Frau Präsidentin, Kollegen und Kolleginnen! Zunächst darf ich feststellen, dass nach einhelliger Auffassung der Fraktionen in diesem Hausdie Aufwandsentschädigung für ehrenamtlich Tätige nicht der Sozialversicherungspflicht unterworfen werden darf.
Aufgrund dieser übereinstimmenden Einschätzung und der Bedeutung der ehrenamtlich Tätigen für unser Gemeinwesen taugt dieses Thema auch nicht für parteipolitische Scharmützel. Wenn Sie von der CSU trotzdem Ihre parteipolitischen Spielchen damit treiben, zeugt das nur davon, wie wenig Achtung Sie dem Ehrenamt entgegenbringen.
Mit dem Versuch, die Feuerwehren gegen die Bundesregierung aufzuhetzen, sind Sie bei uns an die Falschen geraten.
Die Sozialversicherungspflichtigkeit der Aufwandsentschädigung für Führungskräfte bei der Feuerwehr ist zumindest augenblicklich ein rein bayerisches Problem, auch wenn die Staatsregierung so tut, als wäre dem nicht so.

## Angezeigte Daten:
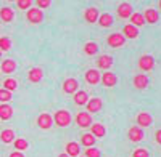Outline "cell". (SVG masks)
<instances>
[{"instance_id":"34","label":"cell","mask_w":161,"mask_h":157,"mask_svg":"<svg viewBox=\"0 0 161 157\" xmlns=\"http://www.w3.org/2000/svg\"><path fill=\"white\" fill-rule=\"evenodd\" d=\"M84 157H102V152L95 146H93V148H87L86 152H84Z\"/></svg>"},{"instance_id":"41","label":"cell","mask_w":161,"mask_h":157,"mask_svg":"<svg viewBox=\"0 0 161 157\" xmlns=\"http://www.w3.org/2000/svg\"><path fill=\"white\" fill-rule=\"evenodd\" d=\"M58 157H69V155H66V154H64V152H63V154H60V155H58Z\"/></svg>"},{"instance_id":"4","label":"cell","mask_w":161,"mask_h":157,"mask_svg":"<svg viewBox=\"0 0 161 157\" xmlns=\"http://www.w3.org/2000/svg\"><path fill=\"white\" fill-rule=\"evenodd\" d=\"M126 42V38L123 34H119V32H114V34H110L108 38H106V43H108L111 48H121L124 45Z\"/></svg>"},{"instance_id":"14","label":"cell","mask_w":161,"mask_h":157,"mask_svg":"<svg viewBox=\"0 0 161 157\" xmlns=\"http://www.w3.org/2000/svg\"><path fill=\"white\" fill-rule=\"evenodd\" d=\"M64 154L66 155H69V157H79L80 154V144L76 141H69V143H66V146H64Z\"/></svg>"},{"instance_id":"28","label":"cell","mask_w":161,"mask_h":157,"mask_svg":"<svg viewBox=\"0 0 161 157\" xmlns=\"http://www.w3.org/2000/svg\"><path fill=\"white\" fill-rule=\"evenodd\" d=\"M129 24H132L134 28H140V26H143L145 24V19H143V16H142V13H132L130 15V18H129Z\"/></svg>"},{"instance_id":"36","label":"cell","mask_w":161,"mask_h":157,"mask_svg":"<svg viewBox=\"0 0 161 157\" xmlns=\"http://www.w3.org/2000/svg\"><path fill=\"white\" fill-rule=\"evenodd\" d=\"M10 99H11V93H10V91H7V90H3V88H0V101H2L3 104H7Z\"/></svg>"},{"instance_id":"15","label":"cell","mask_w":161,"mask_h":157,"mask_svg":"<svg viewBox=\"0 0 161 157\" xmlns=\"http://www.w3.org/2000/svg\"><path fill=\"white\" fill-rule=\"evenodd\" d=\"M97 68L98 69H103V71H108L111 66H113V58L110 55H102L97 58Z\"/></svg>"},{"instance_id":"6","label":"cell","mask_w":161,"mask_h":157,"mask_svg":"<svg viewBox=\"0 0 161 157\" xmlns=\"http://www.w3.org/2000/svg\"><path fill=\"white\" fill-rule=\"evenodd\" d=\"M74 122H76V124H77L80 128H87V127H90V125L93 124V120H92L90 114H89V112H86V111L79 112V114L74 117Z\"/></svg>"},{"instance_id":"9","label":"cell","mask_w":161,"mask_h":157,"mask_svg":"<svg viewBox=\"0 0 161 157\" xmlns=\"http://www.w3.org/2000/svg\"><path fill=\"white\" fill-rule=\"evenodd\" d=\"M100 82H102V85L110 88V87H114L118 84V77H116L114 72H103L100 75Z\"/></svg>"},{"instance_id":"39","label":"cell","mask_w":161,"mask_h":157,"mask_svg":"<svg viewBox=\"0 0 161 157\" xmlns=\"http://www.w3.org/2000/svg\"><path fill=\"white\" fill-rule=\"evenodd\" d=\"M155 141L158 143V144H161V128L156 130V133H155Z\"/></svg>"},{"instance_id":"13","label":"cell","mask_w":161,"mask_h":157,"mask_svg":"<svg viewBox=\"0 0 161 157\" xmlns=\"http://www.w3.org/2000/svg\"><path fill=\"white\" fill-rule=\"evenodd\" d=\"M52 124H53V119H52V115L47 114V112L40 114V115L37 117V125H39V128L48 130V128H52Z\"/></svg>"},{"instance_id":"1","label":"cell","mask_w":161,"mask_h":157,"mask_svg":"<svg viewBox=\"0 0 161 157\" xmlns=\"http://www.w3.org/2000/svg\"><path fill=\"white\" fill-rule=\"evenodd\" d=\"M53 124L58 127H68L71 124V114L66 109H58L55 114H53Z\"/></svg>"},{"instance_id":"8","label":"cell","mask_w":161,"mask_h":157,"mask_svg":"<svg viewBox=\"0 0 161 157\" xmlns=\"http://www.w3.org/2000/svg\"><path fill=\"white\" fill-rule=\"evenodd\" d=\"M86 108H87L86 112H89V114H95V112L102 111V108H103V101H102L100 98H89V101H87V104H86Z\"/></svg>"},{"instance_id":"33","label":"cell","mask_w":161,"mask_h":157,"mask_svg":"<svg viewBox=\"0 0 161 157\" xmlns=\"http://www.w3.org/2000/svg\"><path fill=\"white\" fill-rule=\"evenodd\" d=\"M11 48V40L8 37H0V51H8Z\"/></svg>"},{"instance_id":"27","label":"cell","mask_w":161,"mask_h":157,"mask_svg":"<svg viewBox=\"0 0 161 157\" xmlns=\"http://www.w3.org/2000/svg\"><path fill=\"white\" fill-rule=\"evenodd\" d=\"M0 139H2V143H5V144H10V143L15 141V132H13L11 128H5L2 133H0Z\"/></svg>"},{"instance_id":"31","label":"cell","mask_w":161,"mask_h":157,"mask_svg":"<svg viewBox=\"0 0 161 157\" xmlns=\"http://www.w3.org/2000/svg\"><path fill=\"white\" fill-rule=\"evenodd\" d=\"M97 51H98V45L95 42H87L84 45V53L89 55V56H93V55H97Z\"/></svg>"},{"instance_id":"7","label":"cell","mask_w":161,"mask_h":157,"mask_svg":"<svg viewBox=\"0 0 161 157\" xmlns=\"http://www.w3.org/2000/svg\"><path fill=\"white\" fill-rule=\"evenodd\" d=\"M77 90H79V82L76 80V78H73V77L64 78V82H63V91H64V93L74 95Z\"/></svg>"},{"instance_id":"38","label":"cell","mask_w":161,"mask_h":157,"mask_svg":"<svg viewBox=\"0 0 161 157\" xmlns=\"http://www.w3.org/2000/svg\"><path fill=\"white\" fill-rule=\"evenodd\" d=\"M36 8H39V10H42V8H48L50 5H52V2H50V0H37V2H36Z\"/></svg>"},{"instance_id":"2","label":"cell","mask_w":161,"mask_h":157,"mask_svg":"<svg viewBox=\"0 0 161 157\" xmlns=\"http://www.w3.org/2000/svg\"><path fill=\"white\" fill-rule=\"evenodd\" d=\"M26 18H28V21L31 24H39V23L44 21V13H42V10L31 7L28 11H26Z\"/></svg>"},{"instance_id":"29","label":"cell","mask_w":161,"mask_h":157,"mask_svg":"<svg viewBox=\"0 0 161 157\" xmlns=\"http://www.w3.org/2000/svg\"><path fill=\"white\" fill-rule=\"evenodd\" d=\"M95 141H97V138L92 136L90 133H84L82 136H80V144L86 146V148H93L95 146Z\"/></svg>"},{"instance_id":"17","label":"cell","mask_w":161,"mask_h":157,"mask_svg":"<svg viewBox=\"0 0 161 157\" xmlns=\"http://www.w3.org/2000/svg\"><path fill=\"white\" fill-rule=\"evenodd\" d=\"M142 16H143L145 23H148V24H156L158 19H159V15H158V11L155 8H147Z\"/></svg>"},{"instance_id":"10","label":"cell","mask_w":161,"mask_h":157,"mask_svg":"<svg viewBox=\"0 0 161 157\" xmlns=\"http://www.w3.org/2000/svg\"><path fill=\"white\" fill-rule=\"evenodd\" d=\"M98 16H100V13L95 7H89L84 10V19L89 23V24H93V23H97L98 21Z\"/></svg>"},{"instance_id":"40","label":"cell","mask_w":161,"mask_h":157,"mask_svg":"<svg viewBox=\"0 0 161 157\" xmlns=\"http://www.w3.org/2000/svg\"><path fill=\"white\" fill-rule=\"evenodd\" d=\"M10 157H24V154H23V152H18V151H13V152L10 154Z\"/></svg>"},{"instance_id":"23","label":"cell","mask_w":161,"mask_h":157,"mask_svg":"<svg viewBox=\"0 0 161 157\" xmlns=\"http://www.w3.org/2000/svg\"><path fill=\"white\" fill-rule=\"evenodd\" d=\"M123 35H124V38H137L139 37V29L137 28H134L132 24H126L124 28H123Z\"/></svg>"},{"instance_id":"21","label":"cell","mask_w":161,"mask_h":157,"mask_svg":"<svg viewBox=\"0 0 161 157\" xmlns=\"http://www.w3.org/2000/svg\"><path fill=\"white\" fill-rule=\"evenodd\" d=\"M90 135L95 138H103L106 135V128L103 124H92L90 125Z\"/></svg>"},{"instance_id":"11","label":"cell","mask_w":161,"mask_h":157,"mask_svg":"<svg viewBox=\"0 0 161 157\" xmlns=\"http://www.w3.org/2000/svg\"><path fill=\"white\" fill-rule=\"evenodd\" d=\"M153 124V117L152 114L148 112H140L137 115V127L139 128H147V127H150Z\"/></svg>"},{"instance_id":"43","label":"cell","mask_w":161,"mask_h":157,"mask_svg":"<svg viewBox=\"0 0 161 157\" xmlns=\"http://www.w3.org/2000/svg\"><path fill=\"white\" fill-rule=\"evenodd\" d=\"M0 58H2V51H0Z\"/></svg>"},{"instance_id":"19","label":"cell","mask_w":161,"mask_h":157,"mask_svg":"<svg viewBox=\"0 0 161 157\" xmlns=\"http://www.w3.org/2000/svg\"><path fill=\"white\" fill-rule=\"evenodd\" d=\"M13 19H15V11H13V8H10V7H2L0 8V21L11 23Z\"/></svg>"},{"instance_id":"20","label":"cell","mask_w":161,"mask_h":157,"mask_svg":"<svg viewBox=\"0 0 161 157\" xmlns=\"http://www.w3.org/2000/svg\"><path fill=\"white\" fill-rule=\"evenodd\" d=\"M42 77H44V71L40 68H32L28 72V78H29V82H32V84H39L40 80H42Z\"/></svg>"},{"instance_id":"32","label":"cell","mask_w":161,"mask_h":157,"mask_svg":"<svg viewBox=\"0 0 161 157\" xmlns=\"http://www.w3.org/2000/svg\"><path fill=\"white\" fill-rule=\"evenodd\" d=\"M18 88V82L15 80V78H11V77H8V78H5L3 80V90H7V91H15Z\"/></svg>"},{"instance_id":"42","label":"cell","mask_w":161,"mask_h":157,"mask_svg":"<svg viewBox=\"0 0 161 157\" xmlns=\"http://www.w3.org/2000/svg\"><path fill=\"white\" fill-rule=\"evenodd\" d=\"M158 8L161 10V0H159V2H158Z\"/></svg>"},{"instance_id":"12","label":"cell","mask_w":161,"mask_h":157,"mask_svg":"<svg viewBox=\"0 0 161 157\" xmlns=\"http://www.w3.org/2000/svg\"><path fill=\"white\" fill-rule=\"evenodd\" d=\"M127 136H129V141H132V143H139V141L143 139L145 135H143V130L139 128V127L136 125V127H130V128H129Z\"/></svg>"},{"instance_id":"30","label":"cell","mask_w":161,"mask_h":157,"mask_svg":"<svg viewBox=\"0 0 161 157\" xmlns=\"http://www.w3.org/2000/svg\"><path fill=\"white\" fill-rule=\"evenodd\" d=\"M13 144H15V149H16L18 152H24L26 149L29 148V143L26 141V139H23V138H15Z\"/></svg>"},{"instance_id":"35","label":"cell","mask_w":161,"mask_h":157,"mask_svg":"<svg viewBox=\"0 0 161 157\" xmlns=\"http://www.w3.org/2000/svg\"><path fill=\"white\" fill-rule=\"evenodd\" d=\"M16 7L21 10H29L32 7V0H16Z\"/></svg>"},{"instance_id":"44","label":"cell","mask_w":161,"mask_h":157,"mask_svg":"<svg viewBox=\"0 0 161 157\" xmlns=\"http://www.w3.org/2000/svg\"><path fill=\"white\" fill-rule=\"evenodd\" d=\"M79 157H84V155H79Z\"/></svg>"},{"instance_id":"37","label":"cell","mask_w":161,"mask_h":157,"mask_svg":"<svg viewBox=\"0 0 161 157\" xmlns=\"http://www.w3.org/2000/svg\"><path fill=\"white\" fill-rule=\"evenodd\" d=\"M132 157H150V154H148V151L143 149V148H137L136 151L132 152Z\"/></svg>"},{"instance_id":"3","label":"cell","mask_w":161,"mask_h":157,"mask_svg":"<svg viewBox=\"0 0 161 157\" xmlns=\"http://www.w3.org/2000/svg\"><path fill=\"white\" fill-rule=\"evenodd\" d=\"M155 68V58L152 55H143L139 59V69L143 72H148Z\"/></svg>"},{"instance_id":"25","label":"cell","mask_w":161,"mask_h":157,"mask_svg":"<svg viewBox=\"0 0 161 157\" xmlns=\"http://www.w3.org/2000/svg\"><path fill=\"white\" fill-rule=\"evenodd\" d=\"M103 29H106V28H111L113 26V16L110 15V13H102V15L98 16V21H97Z\"/></svg>"},{"instance_id":"24","label":"cell","mask_w":161,"mask_h":157,"mask_svg":"<svg viewBox=\"0 0 161 157\" xmlns=\"http://www.w3.org/2000/svg\"><path fill=\"white\" fill-rule=\"evenodd\" d=\"M0 71H2L3 74H11L16 71V63L13 59H5L2 64H0Z\"/></svg>"},{"instance_id":"5","label":"cell","mask_w":161,"mask_h":157,"mask_svg":"<svg viewBox=\"0 0 161 157\" xmlns=\"http://www.w3.org/2000/svg\"><path fill=\"white\" fill-rule=\"evenodd\" d=\"M116 13H118V16H119V18L127 19V18H130V15L134 13V7H132V3H129V2H123V3H119V5H118Z\"/></svg>"},{"instance_id":"22","label":"cell","mask_w":161,"mask_h":157,"mask_svg":"<svg viewBox=\"0 0 161 157\" xmlns=\"http://www.w3.org/2000/svg\"><path fill=\"white\" fill-rule=\"evenodd\" d=\"M73 96H74V103L77 104V106H86L87 101H89V95L84 90H77Z\"/></svg>"},{"instance_id":"18","label":"cell","mask_w":161,"mask_h":157,"mask_svg":"<svg viewBox=\"0 0 161 157\" xmlns=\"http://www.w3.org/2000/svg\"><path fill=\"white\" fill-rule=\"evenodd\" d=\"M148 84H150V80L145 74H137L136 77H134V87H136L137 90H145L147 87H148Z\"/></svg>"},{"instance_id":"16","label":"cell","mask_w":161,"mask_h":157,"mask_svg":"<svg viewBox=\"0 0 161 157\" xmlns=\"http://www.w3.org/2000/svg\"><path fill=\"white\" fill-rule=\"evenodd\" d=\"M100 72H98V69H89V71H86V75H84V78H86V82L87 84H90V85H97L98 82H100Z\"/></svg>"},{"instance_id":"26","label":"cell","mask_w":161,"mask_h":157,"mask_svg":"<svg viewBox=\"0 0 161 157\" xmlns=\"http://www.w3.org/2000/svg\"><path fill=\"white\" fill-rule=\"evenodd\" d=\"M13 115V108L10 104H0V120H8Z\"/></svg>"}]
</instances>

## Aufgabenliste:
1. Nennen Sie alle Personengruppen, an die sich die Anrede am Anfang der Rede richtet.
2. Bitte setzen Sie die Rede über die Aufwandsentschädigung im Ehrenamt nach ihrem letzten Satz fort.
Die Auflistung hat mit der Rede über die Aufwandsentschädigung im Ehrenamt nichts zu tun.

## Ergebnisse:
1. Frau Präsidentin, Kollegen, Kolleginnen

2.
Frau Staatsministerin Stamm, Sie haben aus dem Positionspapier der Spitzenverbände der Sozialversicherungen wunderbar zitiert, aber leider einen Satz weggelassen und vorgetragen: „Die sozialversicherungsrechtliche Beurteilung der Feuerwehrführungskräfte richtet sich nach den von der Rechtsprechung zum Begriff des Beschäftigungsverhältnisses entwickelten Kriterien. Eine Prüfung anhand dieser Kriterien hat bei den bayerischen Feuerwehrvereinen ergeben, dass die Führungskräfte in einem abhängigen Beschäftigungsverhältnis stehen.“
Frau Staatsministerin Stamm, dies steht so in der Stellungnahme. Es gibt hier einen kleinen Unterschied: Es geht hier um Bayern, und nicht um eine bundeseinheitliche Lösung.